Sangerhausen Südwest Sangerhausen Südwest: Streetworker beklagt gefährliche Mutproben bei Kindern

Sangerhausen - Sven Pittner ist gerade mit dem Rad unterwegs, als es wieder passiert. Ein Auto fährt durch die zugeparkte Wilhelm-Koenen-Straße, zwischen den stehenden Fahrzeugen huscht plötzlich ein Kind vor und rennt blitzschnell über die Straße. Etwa fünf Gleichaltrige folgen sofort, der Autofahrer kann nur noch mit Mühe abbremsen, die Kinder entwischen unverletzt und lachend.
„So etwas kommt hier in Sangerhausen Südwest häufiger vor“, erzählt Pittner, der städtische Streetworker. Einmal ist er selbst Zeuge geworden, von dutzenden Vorfällen berichten die Anwohner. Es handelt sich um gefährliche Mutproben, schätzt er: „Die Kinder suchen die Grenzerfahrung, stürzen sich in lebensbedrohliche Situationen und wollen in ihrer Gruppe Stärke beweisen.“
Bisher scheint alles gut ausgegangen zu sein
Und das hat Folgen. Vor allem die Autofahrer seien verunsichert, weiß Pittner. Im Jugendzentrum Südwest, dem „Buratino“, sind die Mutproben oft genug Thema. Betreuer und Eltern erzählen davon, haben es gesehen und manchmal verrät sich ein Kind selbst. Der Streetworker weiß nicht, ob bisher Schlimmeres passiert ist.
Die Polizeistatistik führt keine Verkehrsunfällen mit Personenschaden in Südwest für die vergangenen Monaten. Bisher scheint alles glimpflich ausgegangen zu sein, sagt Polizeisprecher Heiko Prull. Und selbst wenn sich die Vorfälle in Südwest häufen würden: Eine Konzentration auf den Stadtteil sei in keiner Erhebung sichtbar. „Wir zählen die Fälle für ganz Sangerhausen und nicht nach Stadtteil“, so Prull.
Südwest ist der kinderreichste Stadtteil
Sven Pittner sieht in den Mutproben allerdings ein Phänomen der letzten Monate, das verstärkt in Südwest auftritt. Die Wohngegend will er nicht verteufeln. Doch die hohe Arbeitslosigkeit und ihre Folgen blieben wohl unübersehbar, findet er. „Südwest ist ein Brennpunkt“, zieht er sein Fazit.

Aufgabe — Kürze im Bericht über Sangerhausen Südwest oben den Absatz, der mit „Die Polizeistatistik führt“ beginnt, zu einer Liste mit seinen wichtigsten Fakten.

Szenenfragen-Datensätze
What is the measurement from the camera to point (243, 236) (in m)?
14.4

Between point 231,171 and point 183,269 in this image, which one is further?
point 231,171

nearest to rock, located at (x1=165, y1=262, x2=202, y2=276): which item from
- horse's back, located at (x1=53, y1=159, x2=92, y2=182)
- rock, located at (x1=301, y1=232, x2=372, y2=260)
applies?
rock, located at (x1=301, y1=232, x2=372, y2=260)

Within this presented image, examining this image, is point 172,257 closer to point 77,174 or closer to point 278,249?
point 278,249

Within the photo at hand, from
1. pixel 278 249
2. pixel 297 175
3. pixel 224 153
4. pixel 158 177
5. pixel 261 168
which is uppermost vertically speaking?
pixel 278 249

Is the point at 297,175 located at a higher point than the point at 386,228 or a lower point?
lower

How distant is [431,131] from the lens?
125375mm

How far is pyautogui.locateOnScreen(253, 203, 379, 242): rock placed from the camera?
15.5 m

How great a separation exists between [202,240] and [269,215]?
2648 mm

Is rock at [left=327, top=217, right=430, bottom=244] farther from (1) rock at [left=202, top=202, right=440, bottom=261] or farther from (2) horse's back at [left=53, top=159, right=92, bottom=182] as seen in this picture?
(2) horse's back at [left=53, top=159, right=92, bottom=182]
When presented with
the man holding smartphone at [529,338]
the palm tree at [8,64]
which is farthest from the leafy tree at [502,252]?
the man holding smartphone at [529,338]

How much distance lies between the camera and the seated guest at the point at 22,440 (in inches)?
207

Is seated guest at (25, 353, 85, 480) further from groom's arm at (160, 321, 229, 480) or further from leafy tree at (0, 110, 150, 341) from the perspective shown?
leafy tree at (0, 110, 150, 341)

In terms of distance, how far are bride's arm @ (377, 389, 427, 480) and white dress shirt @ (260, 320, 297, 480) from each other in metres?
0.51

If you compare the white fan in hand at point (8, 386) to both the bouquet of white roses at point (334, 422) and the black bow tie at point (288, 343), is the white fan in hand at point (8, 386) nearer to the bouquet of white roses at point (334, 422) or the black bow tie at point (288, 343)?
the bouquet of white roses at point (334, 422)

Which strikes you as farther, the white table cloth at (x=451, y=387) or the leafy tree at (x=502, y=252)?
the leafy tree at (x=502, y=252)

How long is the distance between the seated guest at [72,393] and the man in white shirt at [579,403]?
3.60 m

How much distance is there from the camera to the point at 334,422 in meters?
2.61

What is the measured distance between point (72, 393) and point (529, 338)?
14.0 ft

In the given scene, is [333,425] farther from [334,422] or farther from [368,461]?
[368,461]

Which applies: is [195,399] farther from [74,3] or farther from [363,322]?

Lösung —
- Die Polizeistatistik verzeichnet für die vergangenen Monate keine Verkehrsunfälle mit Personenschaden in Südwest.
- Laut Polizeisprecher Heiko Prull scheint bisher alles glimpflich ausgegangen zu sein.
- Selbst wenn sich die Vorfälle in Südwest häufen würden, wäre eine Konzentration auf den Stadtteil in keiner Erhebung sichtbar.
- Die Polizei zählt die Fälle für ganz Sangerhausen, nicht nach Stadtteil.